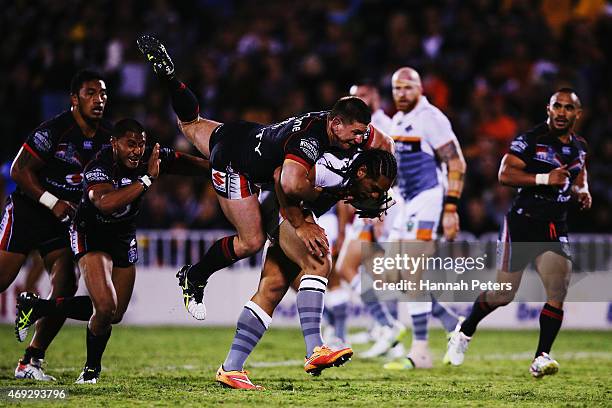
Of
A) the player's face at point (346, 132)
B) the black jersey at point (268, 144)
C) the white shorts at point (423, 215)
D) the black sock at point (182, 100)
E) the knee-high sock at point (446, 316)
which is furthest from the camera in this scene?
the knee-high sock at point (446, 316)

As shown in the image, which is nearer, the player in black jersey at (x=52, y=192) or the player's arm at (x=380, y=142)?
the player's arm at (x=380, y=142)

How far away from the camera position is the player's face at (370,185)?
7.72 meters

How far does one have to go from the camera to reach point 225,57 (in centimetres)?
1967

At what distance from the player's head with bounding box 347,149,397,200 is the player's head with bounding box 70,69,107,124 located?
2.65m

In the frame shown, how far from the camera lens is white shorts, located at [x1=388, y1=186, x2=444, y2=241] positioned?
10906mm

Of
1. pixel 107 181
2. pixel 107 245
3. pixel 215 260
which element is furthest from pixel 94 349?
pixel 107 181

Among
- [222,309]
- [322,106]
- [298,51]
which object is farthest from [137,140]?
[298,51]

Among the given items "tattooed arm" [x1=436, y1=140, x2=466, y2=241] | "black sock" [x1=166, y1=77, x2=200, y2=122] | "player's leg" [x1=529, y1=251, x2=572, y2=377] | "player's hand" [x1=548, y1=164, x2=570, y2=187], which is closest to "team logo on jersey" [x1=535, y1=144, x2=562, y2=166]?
"player's hand" [x1=548, y1=164, x2=570, y2=187]

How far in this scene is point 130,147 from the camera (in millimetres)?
8555

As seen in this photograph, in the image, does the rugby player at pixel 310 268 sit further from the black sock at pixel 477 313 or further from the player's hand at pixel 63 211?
the black sock at pixel 477 313

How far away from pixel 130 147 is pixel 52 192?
1.29 meters

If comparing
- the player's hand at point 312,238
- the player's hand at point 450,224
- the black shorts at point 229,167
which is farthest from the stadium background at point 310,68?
the player's hand at point 312,238

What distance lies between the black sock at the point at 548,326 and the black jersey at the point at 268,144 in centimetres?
295

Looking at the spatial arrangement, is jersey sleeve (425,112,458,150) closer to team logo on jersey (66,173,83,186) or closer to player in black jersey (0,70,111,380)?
player in black jersey (0,70,111,380)
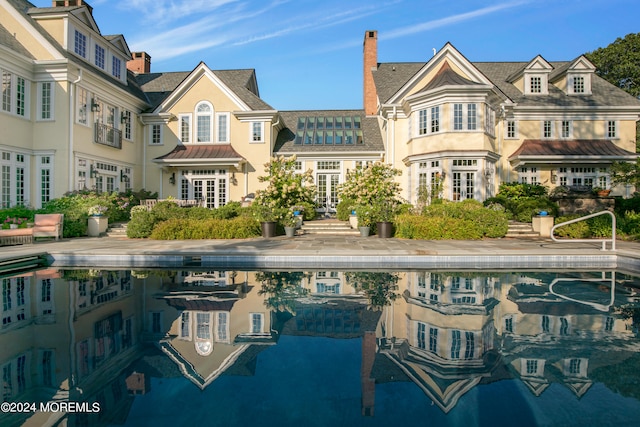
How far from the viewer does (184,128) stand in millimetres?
22578

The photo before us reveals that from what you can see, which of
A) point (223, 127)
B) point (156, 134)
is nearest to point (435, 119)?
point (223, 127)

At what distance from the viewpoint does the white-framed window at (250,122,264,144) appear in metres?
22.1

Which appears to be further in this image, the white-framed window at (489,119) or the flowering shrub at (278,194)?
the white-framed window at (489,119)

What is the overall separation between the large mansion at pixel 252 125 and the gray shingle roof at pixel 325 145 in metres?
0.12

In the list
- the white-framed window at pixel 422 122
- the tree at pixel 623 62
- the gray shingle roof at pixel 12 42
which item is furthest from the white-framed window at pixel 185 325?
the tree at pixel 623 62

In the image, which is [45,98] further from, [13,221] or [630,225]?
[630,225]

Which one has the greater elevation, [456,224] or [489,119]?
[489,119]

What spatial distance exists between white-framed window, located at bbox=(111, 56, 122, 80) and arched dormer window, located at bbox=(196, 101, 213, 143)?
15.5ft

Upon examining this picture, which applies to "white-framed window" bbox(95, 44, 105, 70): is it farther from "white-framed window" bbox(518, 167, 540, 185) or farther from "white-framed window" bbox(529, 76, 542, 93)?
"white-framed window" bbox(529, 76, 542, 93)

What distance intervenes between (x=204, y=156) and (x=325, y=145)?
727cm

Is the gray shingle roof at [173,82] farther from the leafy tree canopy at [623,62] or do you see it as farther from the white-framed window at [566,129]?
the leafy tree canopy at [623,62]

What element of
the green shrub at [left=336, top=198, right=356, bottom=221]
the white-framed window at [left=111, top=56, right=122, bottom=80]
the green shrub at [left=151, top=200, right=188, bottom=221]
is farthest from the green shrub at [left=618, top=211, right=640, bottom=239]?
the white-framed window at [left=111, top=56, right=122, bottom=80]

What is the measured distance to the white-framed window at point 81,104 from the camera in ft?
56.7

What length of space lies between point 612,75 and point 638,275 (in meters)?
38.9
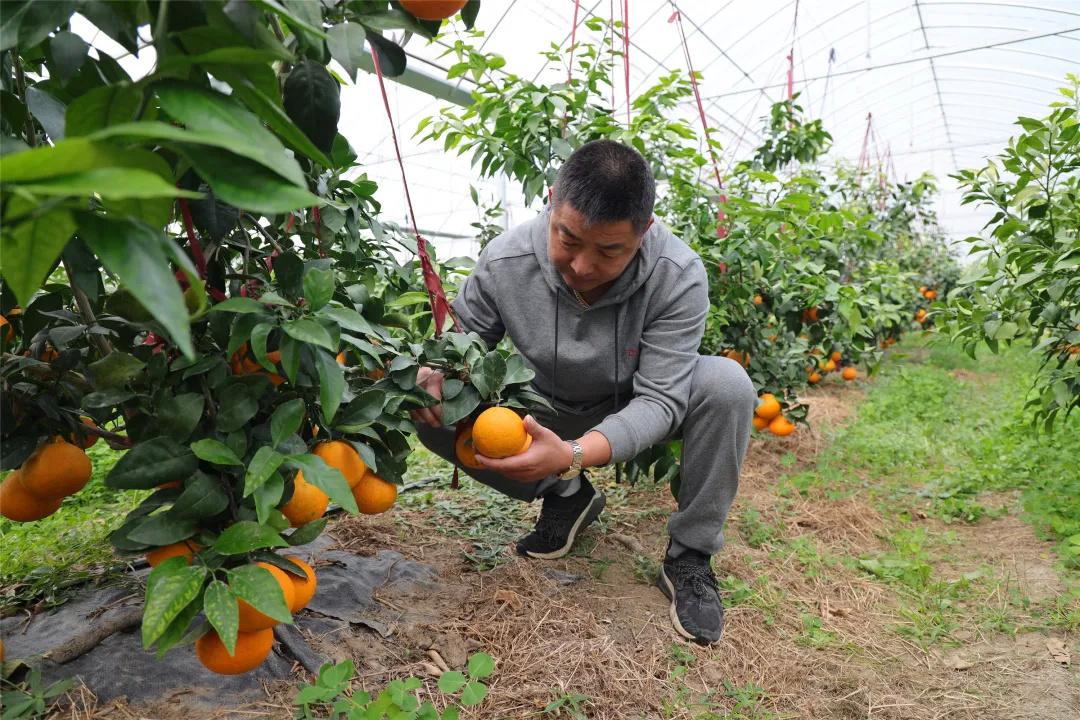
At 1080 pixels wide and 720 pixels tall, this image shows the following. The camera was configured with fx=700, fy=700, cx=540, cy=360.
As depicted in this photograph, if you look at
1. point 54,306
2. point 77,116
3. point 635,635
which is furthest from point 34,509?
point 635,635

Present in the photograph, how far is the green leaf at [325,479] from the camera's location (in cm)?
78

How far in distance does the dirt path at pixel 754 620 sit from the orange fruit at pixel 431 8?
1.09 metres

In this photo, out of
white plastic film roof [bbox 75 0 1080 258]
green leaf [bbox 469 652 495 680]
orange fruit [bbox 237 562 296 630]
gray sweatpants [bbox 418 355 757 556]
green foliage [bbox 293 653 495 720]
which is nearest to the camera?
orange fruit [bbox 237 562 296 630]

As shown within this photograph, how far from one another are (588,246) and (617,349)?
38cm

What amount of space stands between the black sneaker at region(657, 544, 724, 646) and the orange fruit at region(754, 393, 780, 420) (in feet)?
3.39

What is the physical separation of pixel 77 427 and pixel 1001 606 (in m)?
2.10

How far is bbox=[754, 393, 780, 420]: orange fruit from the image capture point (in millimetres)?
2660

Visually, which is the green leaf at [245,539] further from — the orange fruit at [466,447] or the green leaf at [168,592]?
the orange fruit at [466,447]

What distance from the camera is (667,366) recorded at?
5.54 ft

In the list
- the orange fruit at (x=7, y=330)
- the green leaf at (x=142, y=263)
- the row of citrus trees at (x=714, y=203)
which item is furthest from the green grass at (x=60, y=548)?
the row of citrus trees at (x=714, y=203)

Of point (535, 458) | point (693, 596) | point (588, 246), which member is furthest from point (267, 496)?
point (693, 596)

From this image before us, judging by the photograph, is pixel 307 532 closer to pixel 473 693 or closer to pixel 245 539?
pixel 245 539

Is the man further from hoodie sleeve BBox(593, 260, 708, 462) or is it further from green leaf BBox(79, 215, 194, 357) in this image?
green leaf BBox(79, 215, 194, 357)

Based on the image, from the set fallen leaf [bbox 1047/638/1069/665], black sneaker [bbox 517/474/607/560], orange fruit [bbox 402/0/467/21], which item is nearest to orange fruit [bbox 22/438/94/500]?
orange fruit [bbox 402/0/467/21]
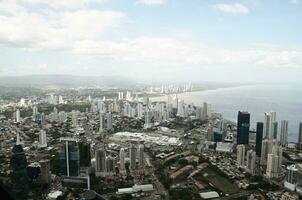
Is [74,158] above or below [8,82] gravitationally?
below

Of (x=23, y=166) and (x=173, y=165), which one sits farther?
(x=173, y=165)

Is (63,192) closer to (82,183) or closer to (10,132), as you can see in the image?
(82,183)

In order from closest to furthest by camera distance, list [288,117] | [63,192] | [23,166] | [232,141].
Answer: [23,166] < [63,192] < [232,141] < [288,117]

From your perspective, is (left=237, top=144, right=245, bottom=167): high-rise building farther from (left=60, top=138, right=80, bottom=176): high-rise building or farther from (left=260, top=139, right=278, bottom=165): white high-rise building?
(left=60, top=138, right=80, bottom=176): high-rise building

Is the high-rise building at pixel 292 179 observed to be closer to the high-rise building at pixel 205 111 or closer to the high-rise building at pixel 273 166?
the high-rise building at pixel 273 166

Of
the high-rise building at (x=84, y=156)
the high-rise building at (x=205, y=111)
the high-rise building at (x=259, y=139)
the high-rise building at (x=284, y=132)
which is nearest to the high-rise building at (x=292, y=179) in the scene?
the high-rise building at (x=259, y=139)

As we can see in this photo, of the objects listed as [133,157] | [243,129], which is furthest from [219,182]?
[243,129]

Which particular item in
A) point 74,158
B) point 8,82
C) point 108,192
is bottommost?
point 108,192

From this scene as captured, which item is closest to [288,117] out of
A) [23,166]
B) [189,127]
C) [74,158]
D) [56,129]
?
[189,127]

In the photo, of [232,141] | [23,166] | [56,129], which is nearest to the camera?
[23,166]
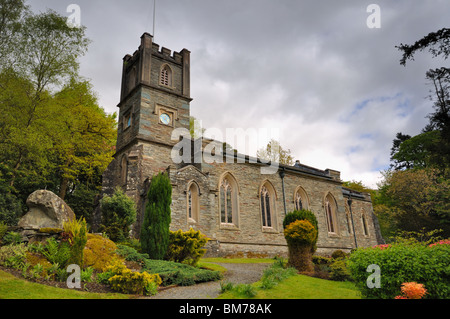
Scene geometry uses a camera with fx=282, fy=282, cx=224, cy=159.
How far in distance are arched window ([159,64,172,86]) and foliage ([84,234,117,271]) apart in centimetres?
1373

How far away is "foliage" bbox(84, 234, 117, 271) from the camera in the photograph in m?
8.50

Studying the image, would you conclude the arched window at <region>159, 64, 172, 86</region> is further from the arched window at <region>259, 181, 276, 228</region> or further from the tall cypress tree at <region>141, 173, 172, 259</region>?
the tall cypress tree at <region>141, 173, 172, 259</region>

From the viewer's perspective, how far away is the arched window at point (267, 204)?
19.6m

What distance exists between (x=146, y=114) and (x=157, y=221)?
9.58 meters

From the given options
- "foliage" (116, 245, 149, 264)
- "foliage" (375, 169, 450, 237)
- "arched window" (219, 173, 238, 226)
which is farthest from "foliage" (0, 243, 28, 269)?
"foliage" (375, 169, 450, 237)

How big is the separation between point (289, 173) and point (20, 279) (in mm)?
18041

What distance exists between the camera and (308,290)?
7195 millimetres

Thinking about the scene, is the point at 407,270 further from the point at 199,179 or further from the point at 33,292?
the point at 199,179

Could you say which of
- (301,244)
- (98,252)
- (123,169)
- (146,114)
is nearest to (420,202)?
(301,244)

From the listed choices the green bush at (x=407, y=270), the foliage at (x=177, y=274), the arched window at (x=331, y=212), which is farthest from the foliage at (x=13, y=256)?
the arched window at (x=331, y=212)

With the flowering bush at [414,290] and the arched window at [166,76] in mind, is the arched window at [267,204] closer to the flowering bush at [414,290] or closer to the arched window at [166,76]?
the arched window at [166,76]

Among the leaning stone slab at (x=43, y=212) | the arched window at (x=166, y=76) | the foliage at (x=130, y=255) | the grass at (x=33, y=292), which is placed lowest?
the grass at (x=33, y=292)

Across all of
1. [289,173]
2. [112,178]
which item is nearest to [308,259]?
[289,173]

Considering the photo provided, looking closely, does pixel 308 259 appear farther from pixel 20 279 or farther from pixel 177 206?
pixel 20 279
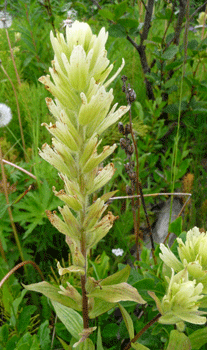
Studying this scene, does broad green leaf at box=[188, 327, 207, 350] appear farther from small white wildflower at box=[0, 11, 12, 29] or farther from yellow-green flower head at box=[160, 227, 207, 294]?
small white wildflower at box=[0, 11, 12, 29]

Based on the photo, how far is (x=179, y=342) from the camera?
2.70ft

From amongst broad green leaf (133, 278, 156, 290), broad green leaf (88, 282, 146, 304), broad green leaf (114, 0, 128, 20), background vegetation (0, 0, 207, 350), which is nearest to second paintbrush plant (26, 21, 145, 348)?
broad green leaf (88, 282, 146, 304)

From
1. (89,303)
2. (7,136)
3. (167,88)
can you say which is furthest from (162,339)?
(167,88)

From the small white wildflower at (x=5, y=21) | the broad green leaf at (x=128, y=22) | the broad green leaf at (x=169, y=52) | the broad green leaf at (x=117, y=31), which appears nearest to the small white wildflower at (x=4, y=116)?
the small white wildflower at (x=5, y=21)

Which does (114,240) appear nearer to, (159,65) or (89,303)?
(89,303)

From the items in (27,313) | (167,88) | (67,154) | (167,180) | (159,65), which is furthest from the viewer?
(167,88)

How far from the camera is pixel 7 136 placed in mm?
2332

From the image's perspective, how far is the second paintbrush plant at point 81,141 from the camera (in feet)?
2.23

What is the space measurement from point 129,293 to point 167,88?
6.95 ft

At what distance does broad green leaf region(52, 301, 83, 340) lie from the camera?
0.92m

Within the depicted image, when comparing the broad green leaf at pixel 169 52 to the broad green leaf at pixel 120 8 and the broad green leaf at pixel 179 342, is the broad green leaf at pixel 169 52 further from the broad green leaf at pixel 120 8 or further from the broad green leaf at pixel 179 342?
the broad green leaf at pixel 179 342

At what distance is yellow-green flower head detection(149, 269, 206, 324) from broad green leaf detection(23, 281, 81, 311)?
0.87ft

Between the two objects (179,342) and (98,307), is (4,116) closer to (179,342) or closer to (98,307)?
(98,307)

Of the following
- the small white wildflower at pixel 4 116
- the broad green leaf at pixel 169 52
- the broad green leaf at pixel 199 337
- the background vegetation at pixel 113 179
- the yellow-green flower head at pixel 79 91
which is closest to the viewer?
the yellow-green flower head at pixel 79 91
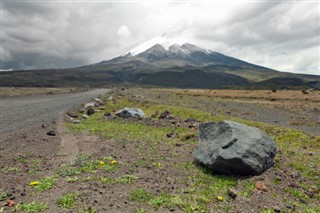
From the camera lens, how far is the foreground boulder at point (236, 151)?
1542 centimetres

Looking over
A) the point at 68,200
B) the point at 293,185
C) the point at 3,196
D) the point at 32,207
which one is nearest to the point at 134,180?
the point at 68,200

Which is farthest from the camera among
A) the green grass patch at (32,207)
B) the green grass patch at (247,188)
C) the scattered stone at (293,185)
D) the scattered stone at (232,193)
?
the scattered stone at (293,185)

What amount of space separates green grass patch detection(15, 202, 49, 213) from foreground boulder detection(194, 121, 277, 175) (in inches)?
335

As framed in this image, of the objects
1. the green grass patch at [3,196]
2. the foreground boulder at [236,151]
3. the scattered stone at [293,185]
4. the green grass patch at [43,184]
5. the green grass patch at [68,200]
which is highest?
the foreground boulder at [236,151]

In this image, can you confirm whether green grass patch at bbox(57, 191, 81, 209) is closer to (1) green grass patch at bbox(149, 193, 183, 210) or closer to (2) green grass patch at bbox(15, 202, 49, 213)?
(2) green grass patch at bbox(15, 202, 49, 213)

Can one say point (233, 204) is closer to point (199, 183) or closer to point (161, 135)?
point (199, 183)

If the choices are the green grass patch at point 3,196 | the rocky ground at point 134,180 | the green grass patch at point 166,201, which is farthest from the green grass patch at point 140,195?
the green grass patch at point 3,196

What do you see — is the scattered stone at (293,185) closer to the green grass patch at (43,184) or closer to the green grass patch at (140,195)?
the green grass patch at (140,195)

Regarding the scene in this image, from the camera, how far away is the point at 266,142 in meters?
16.9

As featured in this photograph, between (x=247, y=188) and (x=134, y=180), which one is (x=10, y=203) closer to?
(x=134, y=180)

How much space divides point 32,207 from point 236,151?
973 cm

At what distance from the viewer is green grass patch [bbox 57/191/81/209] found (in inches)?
442

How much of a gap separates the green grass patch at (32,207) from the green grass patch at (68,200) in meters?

------------------------------------------------------------------------

Report every line of the listing above that contains the word "shorts".

Exercise output:
C) the white shorts at point (423, 215)
In the frame shown, how far from the camera lens is white shorts, located at [x1=388, y1=186, x2=444, y2=241] positioned?
- the black shorts at point 229,167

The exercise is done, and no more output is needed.